DOCUMENT:
Mitigation – deep rapid cuts to worldwide emissions – is the first, essential element of effective climate response. I don’t think there’s anyone thinking seriously about climate change who disagrees with this. In the Commission’s words, mitigation is the “foundational strategy.” Yet when the Commission began its work, it first planned not to speak about mitigation – not because they didn’t recognize its primary importance, but because they thought there wasn’t much for them to add to what’s already being said, particularly given the tight time limit on their work. But partway through, the Commissioners realized that not speaking on mitigation would risk them being mistakenly seen to not accord it the needed priority, so they changed course – correctly, even necessarily, in my view. But in making this decision, they also resolved that their messages on mitigation had to cut through the noise and move the debate, and thus sought to make their recommendations radical. I think they succeeded at this, although it’s not clear from the initial reactions to their report that their radicalism has been noticed – yet.

Their mitigation recommendations include calls to adopt stronger national and international accountability mechanisms for emissions cuts; policy and financing innovations to promote faster deployment of zero-emissions technologies; and for countries to recognize each other’s climate policies and reflect them in trade measures. They also call for cutting short-lived climate forcers even faster than now being pursued. These are strong recommendations, persuasive and well conceived. But they also could plausibly be adopted within a few years if governments are serious about ramping up their ambition, so do not necessarily meet the aim of proposing something radical enough to move the debate.

So, where’s the radicalism?

SOURCE EXCERPT:
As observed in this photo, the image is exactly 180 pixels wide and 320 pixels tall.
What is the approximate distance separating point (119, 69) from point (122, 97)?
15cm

WORK TO DO:
a: Based on the passage on climate mitigation, answer yes or no to each statement, quoting the passage's words that settle it: (i) The Commission at first intended not to address mitigation. (ii) The writer holds that the Commission's mitigation recommendations would take decades to adopt. (iii) The writer believes early reactions to the report clearly picked up on its radicalism.
b: List every mitigation recommendation made by the Commission that the passage on climate mitigation names.
The lines have nothing to do with the passage on climate mitigation.

RESULTS BY TASK:
a:
(i) Yes: "it first planned not to speak about mitigation"
(ii) No: "they also could plausibly be adopted within a few years if governments are serious about ramping up their ambition"
(iii) No: "it’s not clear from the initial reactions to their report that their radicalism has been noticed – yet"

b:
- Adopting stronger national and international accountability mechanisms for emissions cuts
- Policy and financing innovations to promote faster deployment of zero-emissions technologies
- Countries recognizing each other's climate policies and reflecting them in trade measures
- Cutting short-lived climate forcers even faster than now being pursued